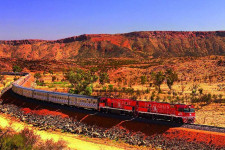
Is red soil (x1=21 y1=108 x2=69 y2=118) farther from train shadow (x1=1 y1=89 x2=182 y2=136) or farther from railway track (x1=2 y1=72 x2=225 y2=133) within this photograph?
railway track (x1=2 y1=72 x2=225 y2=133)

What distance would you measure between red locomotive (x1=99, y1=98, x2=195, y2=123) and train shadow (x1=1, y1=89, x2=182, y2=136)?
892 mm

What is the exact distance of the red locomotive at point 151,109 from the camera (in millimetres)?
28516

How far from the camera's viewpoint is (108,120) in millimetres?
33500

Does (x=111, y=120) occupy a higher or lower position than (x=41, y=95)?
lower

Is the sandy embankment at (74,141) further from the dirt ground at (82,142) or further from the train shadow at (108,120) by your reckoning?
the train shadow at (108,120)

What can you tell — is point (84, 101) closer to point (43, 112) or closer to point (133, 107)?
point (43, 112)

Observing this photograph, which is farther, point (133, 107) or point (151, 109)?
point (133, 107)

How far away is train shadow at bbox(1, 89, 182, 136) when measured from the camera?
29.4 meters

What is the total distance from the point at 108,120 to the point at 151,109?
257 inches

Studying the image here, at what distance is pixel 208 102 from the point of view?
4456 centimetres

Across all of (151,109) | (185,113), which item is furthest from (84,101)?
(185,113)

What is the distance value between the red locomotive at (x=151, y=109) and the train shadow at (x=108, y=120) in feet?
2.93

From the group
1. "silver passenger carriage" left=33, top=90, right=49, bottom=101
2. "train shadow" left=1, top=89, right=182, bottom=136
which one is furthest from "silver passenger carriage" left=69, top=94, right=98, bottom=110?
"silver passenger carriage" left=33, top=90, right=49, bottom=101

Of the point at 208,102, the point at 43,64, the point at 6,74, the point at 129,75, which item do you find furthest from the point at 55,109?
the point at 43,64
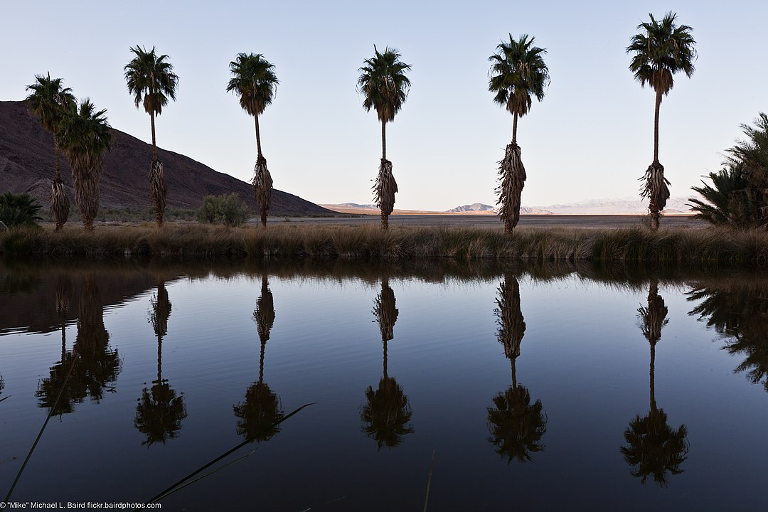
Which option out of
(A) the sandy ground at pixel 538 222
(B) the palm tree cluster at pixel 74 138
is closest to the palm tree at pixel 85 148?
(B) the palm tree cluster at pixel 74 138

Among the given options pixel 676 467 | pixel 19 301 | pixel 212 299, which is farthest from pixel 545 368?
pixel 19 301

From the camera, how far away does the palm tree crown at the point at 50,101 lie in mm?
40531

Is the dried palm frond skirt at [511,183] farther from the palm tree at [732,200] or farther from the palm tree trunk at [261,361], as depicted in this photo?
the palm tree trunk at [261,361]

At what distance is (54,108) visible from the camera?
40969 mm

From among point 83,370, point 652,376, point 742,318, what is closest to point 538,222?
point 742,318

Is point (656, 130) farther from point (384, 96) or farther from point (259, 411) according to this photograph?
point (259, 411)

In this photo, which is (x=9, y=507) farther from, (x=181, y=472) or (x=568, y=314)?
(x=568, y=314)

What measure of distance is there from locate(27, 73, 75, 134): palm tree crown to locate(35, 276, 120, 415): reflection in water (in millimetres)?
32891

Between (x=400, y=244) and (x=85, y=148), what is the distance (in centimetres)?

☆ ☆ ☆

- _TASK TO COMPLETE_:
Rescale the listing from the line containing "In this photo, which" through the end of the listing, both ends included, and write those lines out again with their requests. Multiply every coordinate and distance value in the answers by 1.25 and round to whole numbers, with halves rounded up.

- _OUTPUT OF THE EXERCISE_:
In this photo, which is (x=9, y=507) farther from, (x=181, y=472) or (x=568, y=314)?
(x=710, y=393)

What measure of distance is there from locate(27, 73, 75, 134): palm tree crown to locate(35, 276, 120, 415): reflection in water (in millimetres)?
41114

Between (x=400, y=244) and (x=85, y=148), what is the distance (in centimetres)?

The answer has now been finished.